Stop moving the goal posts, even if pixel fill rate matters, it just goes to show you TFlops isn't everything when it comes to gaming performance which was your original point. Just admit you don't know, its ok to be wrong about things and learn...
I don't mind admitting something, but there's nothing to learn here. You all just keep saying that this or that doesn't matter, but what does matter? I'm pretty sure that flops, pixel fillrate and texture fillrate do indeed matter at different stages of 3D rendering pipeline. I don't know exactly where, but I'm open to learn that. Sadly, nobody talks about that here.
 
I see. You still haven't noticed maximum theoretical floating point performance
Ducks that got to do with actual FPS performance.

Nothing.

And again dodged my question is a Vega 64 better than a 1080Ti then?!, Cos it's flops say so.
 
I'm talking about graphics card, what inside of it does matter? You say that floating point performance doesn't matter.
It's not totally irrelevant, but Rops, Tmus Raycast units, clock frequency, ACE engine's the cache structure and amount and other special function hardware, and the attached memory frequency and bandwidth all have a part to play in how much FPS, whereas flops uses a few but far from all of those functions.
 
I don't mind admitting something, but there's nothing to learn here. You all just keep saying that this or that doesn't matter, but what does matter? I'm pretty sure that flops, pixel fillrate and texture fillrate do indeed matter at different stages of 3D rendering pipeline. I don't know exactly where, but I'm open to learn that. Sadly, nobody talks about that here.

Look, of course TF matter, but its just a measure of one aspect of performance. Another problem is that you think TF are all equal. They aren't when it comes to actual game performance. That is why you can't compare AMD and Nvidia cards strictly based on TFlop since Maxwell, because Nvidia uses their TF better (more efficiency tricks) than AMD did, and were able to get better game performance even though their their TFlop number isn't equal.

As MrK is pointing out, Vega 64 had more TF than 1080ti, but the 1080ti is far and away the better gaming GPU. Just don't get so hung up on the TFlop numbers, it'll give you a rough idea but there's more to the equation.
 
It's not totally irrelevant, but Rops, Tmus Raycast units, clock frequency, ACE engine's the cache structure and amount and other special function hardware, and the attached memory frequency and bandwidth all have a part to play in how much FPS, whereas flops uses a few but far from all of those functions.
ROPs, TMUs probably influence FLOPs. Ray Tracing Units, don't matter, unless you use them. Clock speed is surely directly related to FLP output. ACE is just AMD's version of SMX, which is CU ( Compute Unit). CU is cores with controlling logic, but without cache, ROPs, TMUs, encoders, decoders and etc. Memory bandwidth is likely heavily related to FLOP output too.


Look, of course TF matter, but its just a measure of one aspect of performance.
It's general performance evaluation. It takes into account clock speed, IPC, core count and likely memory speed. That's pretty much whole card.

Another problem is that you think TF are all equal.

^^^^

Written exercise 1:
In the discussion about graphics card performance, translate the sentence "Another problem is that you think TF are all equal." into Spanish.
Written exercise 2:
Reproduce the part of the discussion about graphics card performance that begins at the words "As MrK is pointing" and ends after the words "FLOP output too.".
The lines that come next are separate material, apart from the discussion about graphics card performance.

Data shown:

^^^^

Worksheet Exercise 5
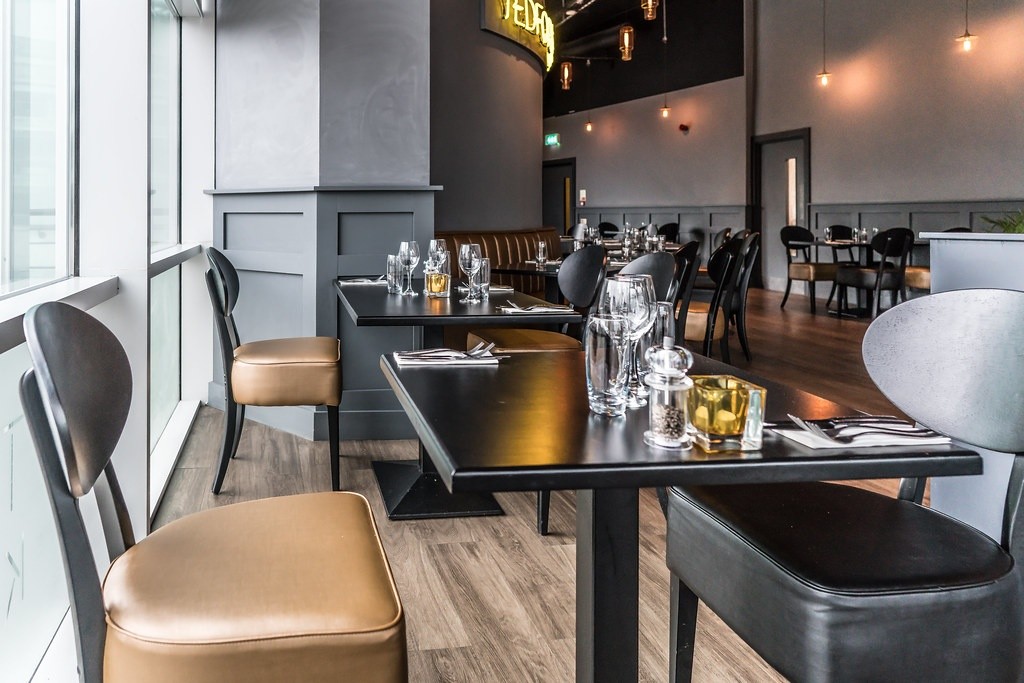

^^^^

Result 1:
Otro problema es que crees que todos los TF son iguales.

Result 2:
As MrK is pointing out, Vega 64 had more TF than 1080ti, but the 1080ti is far and away the better gaming GPU. Just don't get so hung up on the TFlop numbers, it'll give you a rough idea but there's more to the equation.
 
It's not totally irrelevant, but Rops, Tmus Raycast units, clock frequency, ACE engine's the cache structure and amount and other special function hardware, and the attached memory frequency and bandwidth all have a part to play in how much FPS, whereas flops uses a few but far from all of those functions.
ROPs, TMUs probably influence FLOPs. Ray Tracing Units, don't matter, unless you use them. Clock speed is surely directly related to FLP output. ACE is just AMD's version of SMX, which is CU ( Compute Unit). CU is cores with controlling logic, but without cache, ROPs, TMUs, encoders, decoders and etc. Memory bandwidth is likely heavily related to FLOP output too.